Coasters that run three trains

I have never been a big old wooden roller coaster fan, but lately I have been enjoying them for some reason. An enthusiast I talked to told me to sit in the middle row and I have to admit, the ride is much smoother. Not being above the wheels of the train does make a difference.

I am speaking of the "Wild One" at Six Flags America. The loading time is terrible. The ride is 1:58 seconds long, yet you sit in the unload zone for 4+ minutes before the next train gets dispatched. The main issue is those crappy seat belts that are all twisted up. There is ZERO reason for a seatbelt on this ride. The lap bar is 100% fine, yet we have to have attendants check each rider, help them click each seatbelt, which causes a 4-5 minute delay per dispatch.

Last edited by DoubleMeatTaco,
Schwarzkopf76's avatar

It would have been nice if the ride had a pre-lift section, but then again I always think that and then wonder why we don't have more pre-lift sections. It seems operations have taken a big hit industry-wide, and Hersheypark is feeling it.

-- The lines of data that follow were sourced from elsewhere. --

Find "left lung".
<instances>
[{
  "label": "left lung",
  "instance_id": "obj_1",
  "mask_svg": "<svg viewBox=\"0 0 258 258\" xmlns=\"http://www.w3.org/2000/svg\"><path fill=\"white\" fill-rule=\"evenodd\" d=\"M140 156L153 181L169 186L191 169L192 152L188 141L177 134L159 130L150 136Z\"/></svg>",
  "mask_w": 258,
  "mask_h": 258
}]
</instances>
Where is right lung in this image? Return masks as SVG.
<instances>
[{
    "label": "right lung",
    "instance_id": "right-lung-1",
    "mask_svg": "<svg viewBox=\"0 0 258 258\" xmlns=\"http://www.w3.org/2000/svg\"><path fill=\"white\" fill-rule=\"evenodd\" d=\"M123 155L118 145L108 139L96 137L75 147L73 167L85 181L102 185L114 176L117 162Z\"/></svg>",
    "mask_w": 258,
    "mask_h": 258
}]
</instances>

Heck, I still wonder how we safely got 1,250 guests per hour on the CP Blue Streak with a manual operation... but, times change.

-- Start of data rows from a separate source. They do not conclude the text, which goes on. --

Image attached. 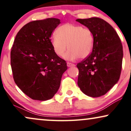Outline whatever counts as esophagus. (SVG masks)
<instances>
[{"label": "esophagus", "mask_w": 131, "mask_h": 131, "mask_svg": "<svg viewBox=\"0 0 131 131\" xmlns=\"http://www.w3.org/2000/svg\"><path fill=\"white\" fill-rule=\"evenodd\" d=\"M67 66H68V67H73V66H75V64H72V63H71V62H68L67 63Z\"/></svg>", "instance_id": "obj_1"}]
</instances>
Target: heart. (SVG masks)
Here are the masks:
<instances>
[{
  "label": "heart",
  "instance_id": "heart-1",
  "mask_svg": "<svg viewBox=\"0 0 131 131\" xmlns=\"http://www.w3.org/2000/svg\"><path fill=\"white\" fill-rule=\"evenodd\" d=\"M68 47H67V46ZM51 46L54 53L59 57H64L68 48L66 58L74 60L78 57L83 59L89 55L93 46V36L90 29L72 24H66L59 27L51 39Z\"/></svg>",
  "mask_w": 131,
  "mask_h": 131
}]
</instances>
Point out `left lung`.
<instances>
[{"instance_id":"1","label":"left lung","mask_w":131,"mask_h":131,"mask_svg":"<svg viewBox=\"0 0 131 131\" xmlns=\"http://www.w3.org/2000/svg\"><path fill=\"white\" fill-rule=\"evenodd\" d=\"M76 20L90 29L93 36L92 53L77 65L78 85L88 96L99 97L106 94L120 79L123 56L122 43L114 28L102 19Z\"/></svg>"}]
</instances>
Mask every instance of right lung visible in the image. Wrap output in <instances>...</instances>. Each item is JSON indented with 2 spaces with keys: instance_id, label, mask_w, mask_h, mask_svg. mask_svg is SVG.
Here are the masks:
<instances>
[{
  "instance_id": "add662e5",
  "label": "right lung",
  "mask_w": 131,
  "mask_h": 131,
  "mask_svg": "<svg viewBox=\"0 0 131 131\" xmlns=\"http://www.w3.org/2000/svg\"><path fill=\"white\" fill-rule=\"evenodd\" d=\"M60 23L56 18L31 21L19 30L11 47L14 82L33 100L53 98L67 69L66 61L53 51L50 40L51 33Z\"/></svg>"
}]
</instances>
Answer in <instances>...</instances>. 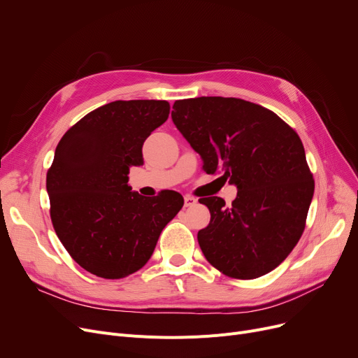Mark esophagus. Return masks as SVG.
I'll list each match as a JSON object with an SVG mask.
<instances>
[{
  "instance_id": "34e87169",
  "label": "esophagus",
  "mask_w": 358,
  "mask_h": 358,
  "mask_svg": "<svg viewBox=\"0 0 358 358\" xmlns=\"http://www.w3.org/2000/svg\"><path fill=\"white\" fill-rule=\"evenodd\" d=\"M197 203V199H194L193 196H185L184 197V206L185 208H190V206H194Z\"/></svg>"
}]
</instances>
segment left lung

Forget the dispatches, just look at all the chocolate they had to use to build that ride.

Last edited by Schwarzkopf76,

Veliciocoaster also has a strict no loose articles policy. That locker area is chaos, and because of it that upper room is rarely full but it makes station operations extremely efficient.

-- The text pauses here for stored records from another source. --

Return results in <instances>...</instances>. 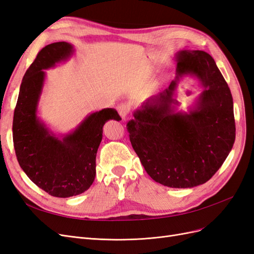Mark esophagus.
Instances as JSON below:
<instances>
[{
    "label": "esophagus",
    "mask_w": 254,
    "mask_h": 254,
    "mask_svg": "<svg viewBox=\"0 0 254 254\" xmlns=\"http://www.w3.org/2000/svg\"><path fill=\"white\" fill-rule=\"evenodd\" d=\"M117 110L119 112V114L121 115V118L123 120H125L127 118V115L129 113V107L128 105L126 104H120L118 107H117Z\"/></svg>",
    "instance_id": "34e87169"
}]
</instances>
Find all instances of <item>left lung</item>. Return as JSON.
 <instances>
[{
	"instance_id": "obj_1",
	"label": "left lung",
	"mask_w": 254,
	"mask_h": 254,
	"mask_svg": "<svg viewBox=\"0 0 254 254\" xmlns=\"http://www.w3.org/2000/svg\"><path fill=\"white\" fill-rule=\"evenodd\" d=\"M176 78L133 112L127 130L146 173L168 188H194L210 180L235 141L233 98L214 59L203 51L176 55ZM190 74L203 87L188 113L176 110L175 90Z\"/></svg>"
}]
</instances>
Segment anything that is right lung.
Returning <instances> with one entry per match:
<instances>
[{"mask_svg": "<svg viewBox=\"0 0 254 254\" xmlns=\"http://www.w3.org/2000/svg\"><path fill=\"white\" fill-rule=\"evenodd\" d=\"M73 53V45L64 41L49 44L38 53L22 79L12 122L13 146L23 172L37 187L59 198L79 195L92 186L103 126L109 120H122L117 110L106 108L88 115L72 132L57 136L38 118L44 70Z\"/></svg>", "mask_w": 254, "mask_h": 254, "instance_id": "right-lung-1", "label": "right lung"}]
</instances>
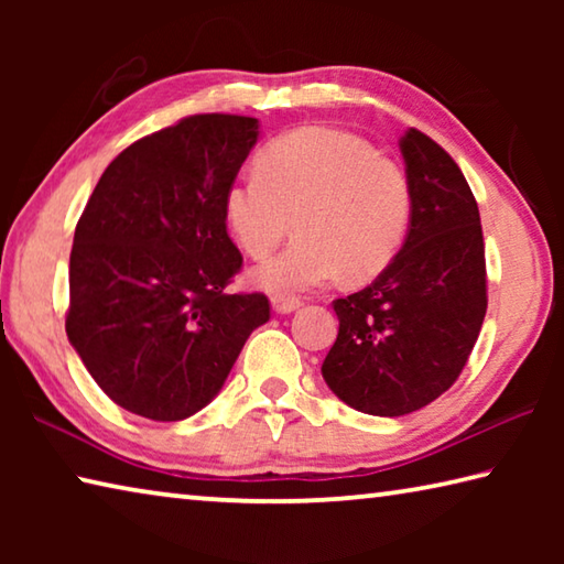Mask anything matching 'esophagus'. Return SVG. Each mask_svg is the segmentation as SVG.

2022 Trips: WDW, Sea World San Diego & Orlando, CP, KI, BGW, Bay Beach, Canobie Lake, Universal Orlando

eightdotthree's avatar

The loose articles policy isn’t the only reason for its efficiency. The gates open as soon as the train is stopped and unlocked. They don’t wait for everyone to exit the platform before letting the next train load. You are sitting down as soon as the previous riders are out.

They are also not turning away oversized guests at anywhere near the same rate.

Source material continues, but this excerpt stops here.